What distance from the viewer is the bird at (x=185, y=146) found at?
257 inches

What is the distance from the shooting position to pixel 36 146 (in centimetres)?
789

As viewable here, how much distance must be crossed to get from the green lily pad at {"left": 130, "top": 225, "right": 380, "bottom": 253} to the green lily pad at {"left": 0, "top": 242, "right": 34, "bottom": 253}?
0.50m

What is expected: Return only the lines running from the line with "What is the" to the last line of the records, both included, exactly as written.

Output of the exercise:
What is the distance from the shooting position to pixel 36 146 (in centimetres)?
789

As viewable here, how much distance must be crossed to get from the green lily pad at {"left": 130, "top": 225, "right": 380, "bottom": 253} to the green lily pad at {"left": 0, "top": 242, "right": 34, "bottom": 253}?
0.50m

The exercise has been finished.